D'une part, la recherche effectuée dans les universités peut être « masquée » par la recherche conduite par les grands organismes tels que le Centre national de la recherche scientifique (CNRS) ou le Commissariat à l'énergie atomique (CEA) qui apparaissent, aux yeux de nos concitoyens, comme les véritables acteurs de la recherche française.

D'autre part, il convient de souligner que la pluralité des missions de l'université a, notamment, conduit cette dernière à gérer en priorité, ces deux dernières décennies, la démocratisation de l'enseignement supérieur, mais aussi des problématiques de plus en plus fortes sur les questions d'emploi et de formation, compte tenu de la montée du chômage.

L'augmentation sensible du nombre d'étudiants n'a pas été accompagnée par une hausse concomitante du budget de l'enseignement supérieur, « parent pauvre » de l'éducation nationale comme cela a déjà été souligné par votre rapporteur spécial mais également par des instances internationales telles que l'OCDE2(*). De fait, la mission de la valorisation n'a pas pu constituer une priorité des établissements universitaires et semble, aujourd'hui encore, avoir du mal à trouver toute sa légitimité à coté des problématiques d'accueil des étudiants, de la qualité de leur formation...

Pourtant la valorisation de la recherche n'est pas sans lien avec l'emploi. En effet, dans une économie du savoir, où la compétition internationale se joue sur l'exploitation de la « matière grise », la valorisation de la recherche est un enjeu fondamental de la compétitivité de notre pays dans la mesure où elle est au coeur des processus d'innovation.

Les universités françaises sont des acteurs essentiels de la recherche en France, mais on constate un manque de lisibilité, un manque de mise en valeur faute de ressources suffisantes ou de mécanismes appropriés.

L'enjeu de la valorisation est ainsi d'assurer l'exploitation du plein potentiel des recherches conduites à l'aide des investissements publics dans les universités, et d'en maximiser les retombées.

La recherche appliquée ne doit pas pour autant occuper l'ensemble du champ de la recherche. Votre rapporteur spécial tient à souligner toute l'importance de la recherche fondamentale qui est, de l'avis d'aucuns, à l'origine des découvertes majeures. Toutefois, si la recherche appliquée ne doit pas faire l'objet d'un éloge sans fin, il en va de même pour la recherche fondamentale, qui ne doit pas empêcher la mise en place d'un système efficace de valorisation, parfaitement intégré et compris par les acteurs de la recherche.

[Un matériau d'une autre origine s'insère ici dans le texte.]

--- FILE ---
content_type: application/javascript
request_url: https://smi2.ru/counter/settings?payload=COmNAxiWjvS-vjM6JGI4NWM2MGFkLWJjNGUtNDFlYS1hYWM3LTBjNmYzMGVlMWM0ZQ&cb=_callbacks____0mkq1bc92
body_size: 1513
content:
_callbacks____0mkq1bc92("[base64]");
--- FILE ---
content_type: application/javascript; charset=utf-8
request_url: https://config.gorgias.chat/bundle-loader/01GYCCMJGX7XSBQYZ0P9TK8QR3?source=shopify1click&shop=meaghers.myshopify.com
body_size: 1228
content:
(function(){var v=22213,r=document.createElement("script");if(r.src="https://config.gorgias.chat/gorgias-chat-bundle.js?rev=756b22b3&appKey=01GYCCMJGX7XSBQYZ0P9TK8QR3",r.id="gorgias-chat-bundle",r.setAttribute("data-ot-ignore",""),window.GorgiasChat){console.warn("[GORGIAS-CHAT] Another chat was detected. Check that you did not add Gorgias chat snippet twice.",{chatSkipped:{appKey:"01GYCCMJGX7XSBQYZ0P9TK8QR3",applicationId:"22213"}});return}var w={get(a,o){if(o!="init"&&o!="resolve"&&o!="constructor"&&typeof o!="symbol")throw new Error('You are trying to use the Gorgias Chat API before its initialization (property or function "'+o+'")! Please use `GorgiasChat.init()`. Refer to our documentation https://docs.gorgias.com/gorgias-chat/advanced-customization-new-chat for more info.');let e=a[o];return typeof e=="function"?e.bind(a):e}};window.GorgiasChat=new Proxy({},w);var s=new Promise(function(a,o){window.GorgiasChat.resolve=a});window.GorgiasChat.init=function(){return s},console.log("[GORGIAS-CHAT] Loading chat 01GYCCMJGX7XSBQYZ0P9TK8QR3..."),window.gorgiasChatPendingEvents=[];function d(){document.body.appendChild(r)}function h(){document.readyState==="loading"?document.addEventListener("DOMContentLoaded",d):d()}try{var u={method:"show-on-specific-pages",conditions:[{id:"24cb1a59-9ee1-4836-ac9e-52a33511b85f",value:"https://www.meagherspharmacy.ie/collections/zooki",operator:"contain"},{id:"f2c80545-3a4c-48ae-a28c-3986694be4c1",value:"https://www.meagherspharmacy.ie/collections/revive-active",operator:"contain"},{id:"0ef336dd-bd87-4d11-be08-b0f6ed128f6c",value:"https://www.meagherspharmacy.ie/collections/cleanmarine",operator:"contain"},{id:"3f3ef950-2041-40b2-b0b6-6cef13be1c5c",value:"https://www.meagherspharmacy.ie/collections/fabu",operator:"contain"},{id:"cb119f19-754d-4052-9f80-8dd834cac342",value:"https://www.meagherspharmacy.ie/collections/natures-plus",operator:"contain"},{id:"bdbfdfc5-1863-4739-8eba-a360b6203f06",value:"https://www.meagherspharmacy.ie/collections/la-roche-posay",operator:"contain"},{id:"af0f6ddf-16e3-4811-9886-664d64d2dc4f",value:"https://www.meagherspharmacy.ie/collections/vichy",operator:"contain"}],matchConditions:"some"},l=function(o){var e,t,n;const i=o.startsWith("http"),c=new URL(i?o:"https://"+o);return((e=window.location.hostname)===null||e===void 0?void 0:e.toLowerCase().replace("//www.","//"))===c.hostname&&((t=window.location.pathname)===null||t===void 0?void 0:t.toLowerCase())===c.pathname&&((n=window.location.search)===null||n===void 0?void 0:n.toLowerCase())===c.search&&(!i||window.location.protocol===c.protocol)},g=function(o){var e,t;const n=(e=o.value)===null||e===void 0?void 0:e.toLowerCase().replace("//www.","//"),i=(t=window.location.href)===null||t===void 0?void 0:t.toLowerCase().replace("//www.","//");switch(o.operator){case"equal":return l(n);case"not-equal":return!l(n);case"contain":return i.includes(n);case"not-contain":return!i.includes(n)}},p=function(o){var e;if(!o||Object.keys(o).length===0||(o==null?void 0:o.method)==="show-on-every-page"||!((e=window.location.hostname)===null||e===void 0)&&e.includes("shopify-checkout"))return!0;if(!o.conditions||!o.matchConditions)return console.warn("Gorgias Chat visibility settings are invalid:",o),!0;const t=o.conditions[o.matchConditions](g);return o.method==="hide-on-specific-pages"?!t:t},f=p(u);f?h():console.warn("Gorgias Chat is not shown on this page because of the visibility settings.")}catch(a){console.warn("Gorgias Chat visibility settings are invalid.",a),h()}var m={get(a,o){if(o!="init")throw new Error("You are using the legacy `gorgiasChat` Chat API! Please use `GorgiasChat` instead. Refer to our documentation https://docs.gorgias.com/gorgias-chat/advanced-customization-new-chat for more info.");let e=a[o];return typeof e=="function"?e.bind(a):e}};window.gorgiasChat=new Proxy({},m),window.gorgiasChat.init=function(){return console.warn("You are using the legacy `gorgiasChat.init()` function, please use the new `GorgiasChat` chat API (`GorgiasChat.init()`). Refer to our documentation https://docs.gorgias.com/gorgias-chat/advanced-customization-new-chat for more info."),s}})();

* 1 Rapport de M. Henri Guillaume sur la technologie et l'innovation, 1997 : « Ce constat global doit être complété et précisé par l'analyse du bilan des relations entre les grands organismes, les établissements d'enseignement supérieur et le monde économique. L'ensemble de ces relations est souvent désigné sous le vocable de valorisation. »

* 2 La France dépense en moyenne 6.800 euros annuels par étudiant contre 7.300 euros en moyenne pour les pays de l'OCDE et 18.500 euros aux USA.